### Input data:
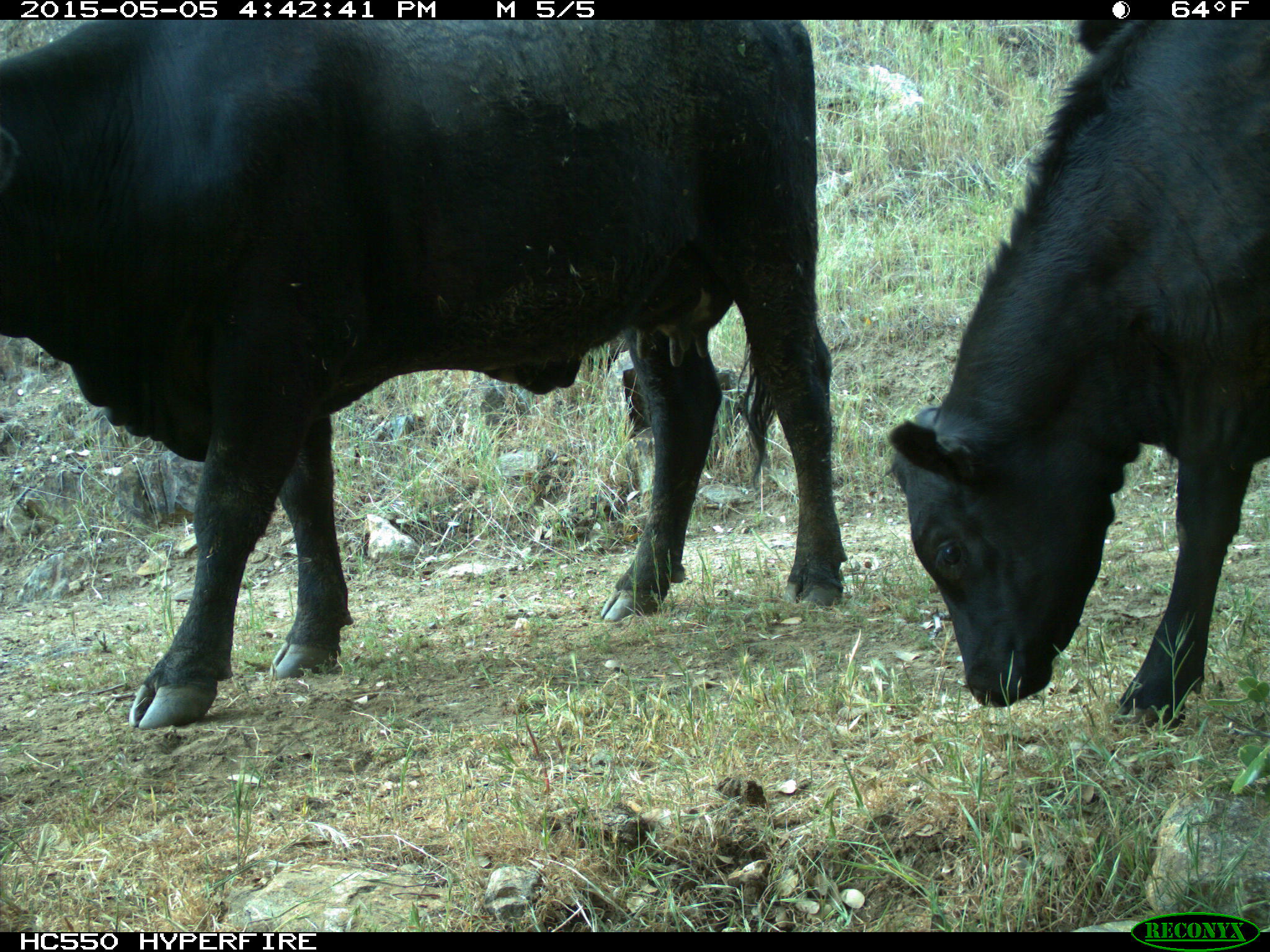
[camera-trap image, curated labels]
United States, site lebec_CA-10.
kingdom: Animalia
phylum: Chordata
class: Mammalia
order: Artiodactyla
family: Bovidae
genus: Bos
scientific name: Bos taurus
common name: domestic cow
Bos taurus (domestic cow).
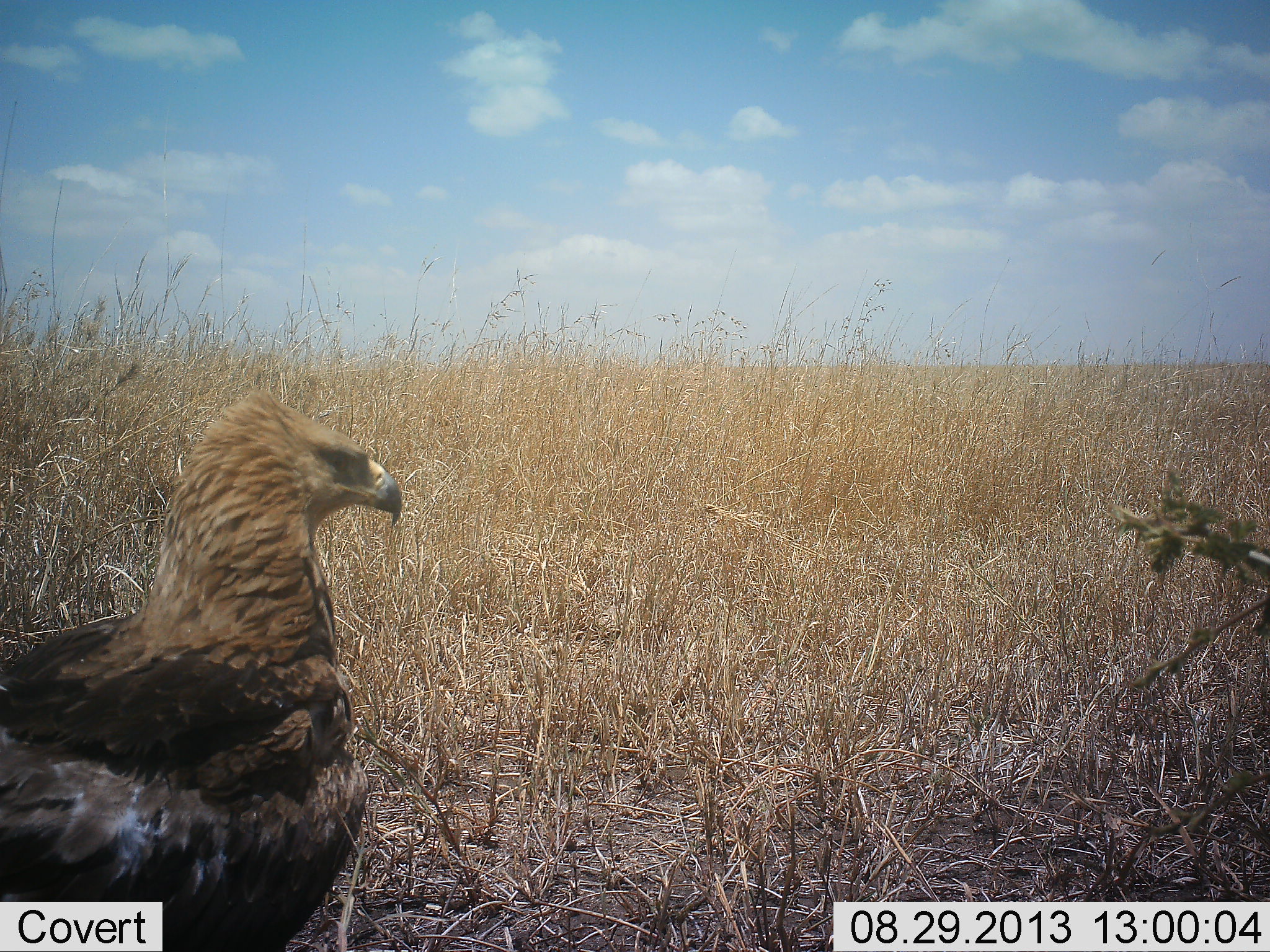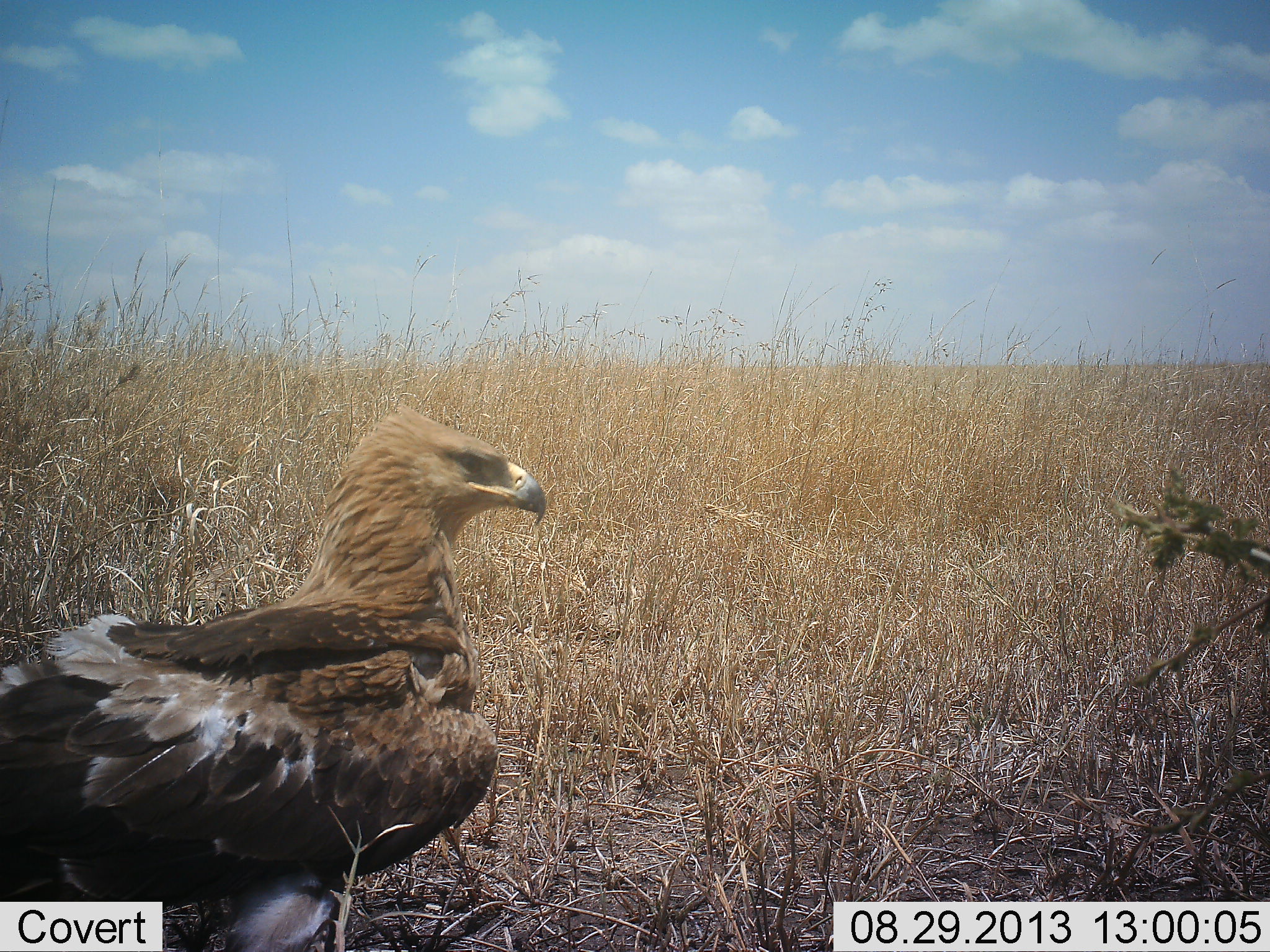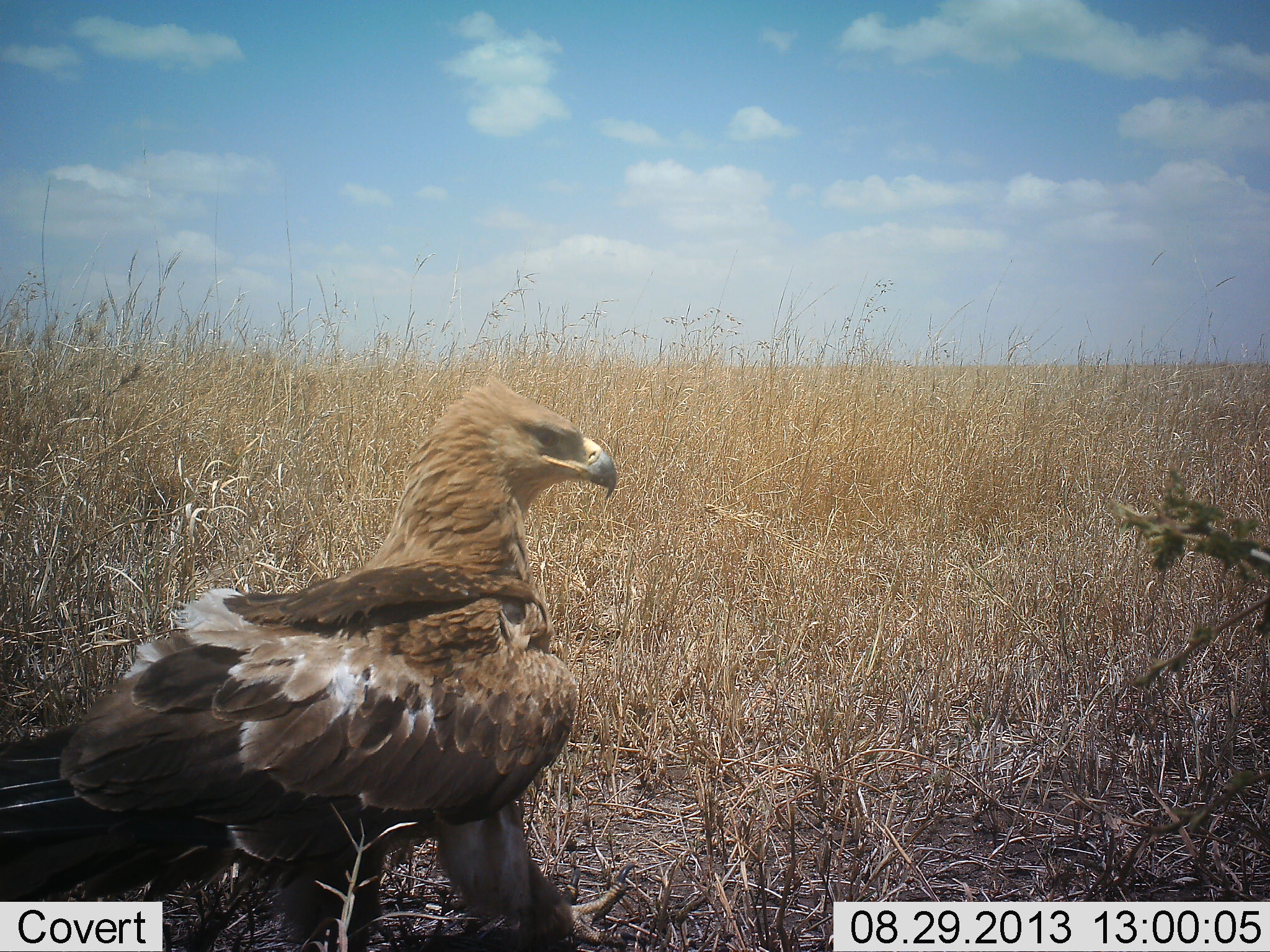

### Task brief:
The records need to be restated word for word, minus any images.

### Output:
[camera-trap image, curated labels]
United States, site lebec_CA-10.
kingdom: Animalia
phylum: Chordata
class: Mammalia
order: Artiodactyla
family: Bovidae
genus: Bos
scientific name: Bos taurus
common name: domestic cow
Bos taurus (domestic cow).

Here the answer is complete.